The paper reports results of Dutch coreference in literary novels and news text with two coreference systems:
- rule-based: https://github.com/andreasvc/dutchcoref
- neural: https://github.com/Filter-Bubble/e2e-Dutch
This repository is a fork of the latter to preserve the version we used and make the trained models available.
e2e-Dutch is in turn a fork of https://github.com/kentonl/e2e-coref
pip install setuptools virtualenv
git clone https://github.com/andreasvc/crac2020.git
cd crac2020
virtualenv venv
source venv/bin/activate
pip install -r requirements.txt
pip install -e .
bash scripts/setup_all.sh
wget https://github.com/andreasvc/crac2020/releases/download/v0.1.1/models.tar.gz
tar -xzf models.tar.gz
There are three models:
riddlecoref
: trained on novels (preprocessing: Alpino tokenizer).sonar1aligned
: trained on SoNaR-1 with Lassy Small sentence and token boundaries (preprocessing: Alpino tokenizer).sonar1
: trained on SoNaR-1 (preprocessing: SoNaR-1 sentence and token boundaries).

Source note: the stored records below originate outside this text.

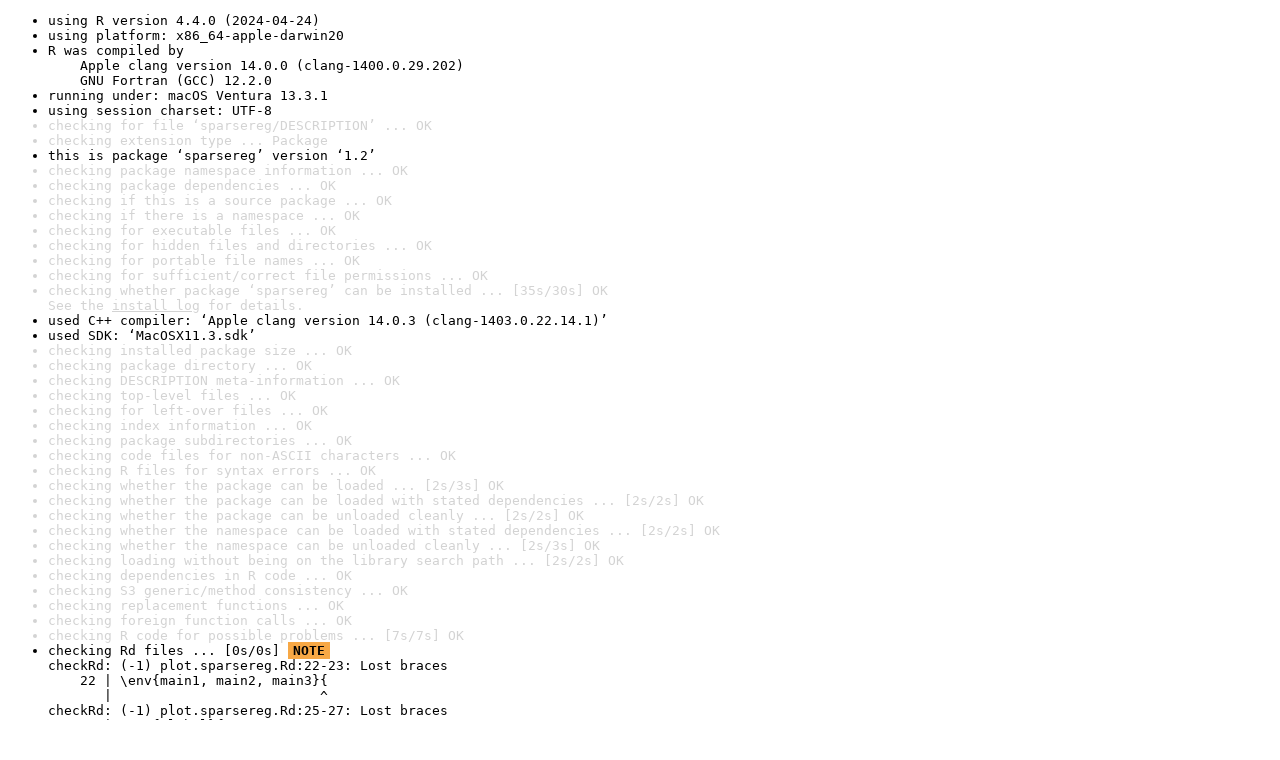

--- FILE ---
content_type: text/html
request_url: https://www.r-project.org/nosvn/R.check/r-oldrel-macos-x86_64/sparsereg-00check.html
body_size: 1472
content:
<!DOCTYPE html>
<html>
<head>
<title>Check results for 'sparsereg'</title>
<meta http-equiv="Content-Type" content="text/html; charset=utf-8"/>
<meta name="viewport" content="width=device-width, initial-scale=1.0, user-scalable=yes"/>
<link rel="stylesheet" type="text/css" href="../R_check_log.css"/>
</head>
<body>
<div class="container">
<ul>
<li>using R version 4.4.0 (2024-04-24)</li>
<li>using platform: x86_64-apple-darwin20</li>
<li>R was compiled by
&nbsp;&nbsp;&nbsp;&nbsp;Apple clang version 14.0.0 (clang-1400.0.29.202)
&nbsp;&nbsp;&nbsp;&nbsp;GNU Fortran (GCC) 12.2.0</li>
<li>running under: macOS Ventura 13.3.1</li>
<li>using session charset: UTF-8</li>
<li class="gray">checking for file ‘sparsereg/DESCRIPTION’ ... OK</li>
<li class="gray">checking extension type ... Package</li>
<li>this is package ‘sparsereg’ version ‘1.2’</li>
<li class="gray">checking package namespace information ... OK</li>
<li class="gray">checking package dependencies ... OK</li>
<li class="gray">checking if this is a source package ... OK</li>
<li class="gray">checking if there is a namespace ... OK</li>
<li class="gray">checking for executable files ... OK</li>
<li class="gray">checking for hidden files and directories ... OK</li>
<li class="gray">checking for portable file names ... OK</li>
<li class="gray">checking for sufficient/correct file permissions ... OK</li>
<li class="gray">checking whether package ‘sparsereg’ can be installed ... [35s/30s] OK
See the <a href="https://www.r-project.org/nosvn/R.check/r-oldrel-macos-x86_64/sparsereg-00install.html" class="gray">install log</a> for details.</li>
<li>used C++ compiler: ‘Apple clang version 14.0.3 (clang-1403.0.22.14.1)’</li>
<li>used SDK: ‘MacOSX11.3.sdk’</li>
<li class="gray">checking installed package size ... OK</li>
<li class="gray">checking package directory ... OK</li>
<li class="gray">checking DESCRIPTION meta-information ... OK</li>
<li class="gray">checking top-level files ... OK</li>
<li class="gray">checking for left-over files ... OK</li>
<li class="gray">checking index information ... OK</li>
<li class="gray">checking package subdirectories ... OK</li>
<li class="gray">checking code files for non-ASCII characters ... OK</li>
<li class="gray">checking R files for syntax errors ... OK</li>
<li class="gray">checking whether the package can be loaded ... [2s/3s] OK</li>
<li class="gray">checking whether the package can be loaded with stated dependencies ... [2s/2s] OK</li>
<li class="gray">checking whether the package can be unloaded cleanly ... [2s/2s] OK</li>
<li class="gray">checking whether the namespace can be loaded with stated dependencies ... [2s/2s] OK</li>
<li class="gray">checking whether the namespace can be unloaded cleanly ... [2s/3s] OK</li>
<li class="gray">checking loading without being on the library search path ... [2s/2s] OK</li>
<li class="gray">checking dependencies in R code ... OK</li>
<li class="gray">checking S3 generic/method consistency ... OK</li>
<li class="gray">checking replacement functions ... OK</li>
<li class="gray">checking foreign function calls ... OK</li>
<li class="gray">checking R code for possible problems ... [7s/7s] OK</li>
<li>checking Rd files ... [0s/0s] <span class="boldyoo">NOTE</span>
checkRd: (-1) plot.sparsereg.Rd:22-23: Lost braces
&nbsp;&nbsp;&nbsp;&nbsp;22 | \env{main1, main2, main3}{
&nbsp;&nbsp;&nbsp;&nbsp;&nbsp;&nbsp;&nbsp;|                          ^
checkRd: (-1) plot.sparsereg.Rd:25-27: Lost braces
&nbsp;&nbsp;&nbsp;&nbsp;25 | \env{xlabel}{
&nbsp;&nbsp;&nbsp;&nbsp;&nbsp;&nbsp;&nbsp;|             ^
checkRd: (-1) plot.sparsereg.Rd:29-31: Lost braces
&nbsp;&nbsp;&nbsp;&nbsp;29 | \env{plot.one}{
&nbsp;&nbsp;&nbsp;&nbsp;&nbsp;&nbsp;&nbsp;|               ^
checkRd: (-1) summary.sparsereg.Rd:27-29: Lost braces
&nbsp;&nbsp;&nbsp;&nbsp;27 | \env{interval}{
&nbsp;&nbsp;&nbsp;&nbsp;&nbsp;&nbsp;&nbsp;|               ^
checkRd: (-1) summary.sparsereg.Rd:31-33: Lost braces
&nbsp;&nbsp;&nbsp;&nbsp;31 | \env{ci}{
&nbsp;&nbsp;&nbsp;&nbsp;&nbsp;&nbsp;&nbsp;|         ^
checkRd: (-1) summary.sparsereg.Rd:35-37: Lost braces
&nbsp;&nbsp;&nbsp;&nbsp;35 | \env{order}{
&nbsp;&nbsp;&nbsp;&nbsp;&nbsp;&nbsp;&nbsp;|            ^
checkRd: (-1) summary.sparsereg.Rd:39-41: Lost braces
&nbsp;&nbsp;&nbsp;&nbsp;39 | \env{normal}{
&nbsp;&nbsp;&nbsp;&nbsp;&nbsp;&nbsp;&nbsp;|             ^
checkRd: (-1) summary.sparsereg.Rd:43-45: Lost braces
&nbsp;&nbsp;&nbsp;&nbsp;43 | \env{select}{
&nbsp;&nbsp;&nbsp;&nbsp;&nbsp;&nbsp;&nbsp;|             ^
checkRd: (-1) summary.sparsereg.Rd:47-48: Lost braces
&nbsp;&nbsp;&nbsp;&nbsp;47 | \env{printit}{
&nbsp;&nbsp;&nbsp;&nbsp;&nbsp;&nbsp;&nbsp;|              ^
checkRd: (-1) summary.sparsereg.Rd:50-52: Lost braces
&nbsp;&nbsp;&nbsp;&nbsp;50 | \env{stage}{
&nbsp;&nbsp;&nbsp;&nbsp;&nbsp;&nbsp;&nbsp;|            ^</li>
<li class="gray">checking Rd metadata ... OK</li>
<li class="gray">checking Rd cross-references ... OK</li>
<li class="gray">checking for missing documentation entries ... OK</li>
<li class="gray">checking for code/documentation mismatches ... OK</li>
<li class="gray">checking Rd \usage sections ... OK</li>
<li class="gray">checking Rd contents ... OK</li>
<li class="gray">checking for unstated dependencies in examples ... OK</li>
<li class="gray">checking line endings in C/C++/Fortran sources/headers ... OK</li>
<li class="gray">checking line endings in Makefiles ... OK</li>
<li class="gray">checking compilation flags in Makevars ... OK</li>
<li class="gray">checking for GNU extensions in Makefiles ... OK</li>
<li class="gray">checking for portable use of $(BLAS_LIBS) and $(LAPACK_LIBS) ... OK</li>
<li class="gray">checking use of PKG_*FLAGS in Makefiles ... OK</li>
<li class="gray">checking compiled code ... OK</li>
<li class="gray">checking examples ... [2s/3s] OK</li>
<li class="gray">checking PDF version of manual ... [6s/7s] OK</li>
<li>DONE
Status: 1 NOTE</li>
<li>using check arguments '--no-clean-on-error '
</li>
</ul>
</div>
</body>
</html>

Included with the models is a subset of the 100k most frequent words in the Dutch fastText common crawl embeddings. For best performance, download the full model.
$ cat test.txt
"Ik heb op Obama gestemd vanwege zijn mooie toespraken", zei ze.
$ python3 scripts/predict.py riddlecoref test.txt
[...]
#begin document (example);
example 0 `` -
example 1 Ik (0)
example 2 heb -
example 3 op -
example 4 Obama (1)
example 5 gestemd -
example 6 vanwege -
example 7 zijn (1)|(2
example 8 mooie -
example 9 toespraken 2)
example 10 '' -
example 11 , -
example 12 zei -
example 13 ze (0)
example 14 . -
#end document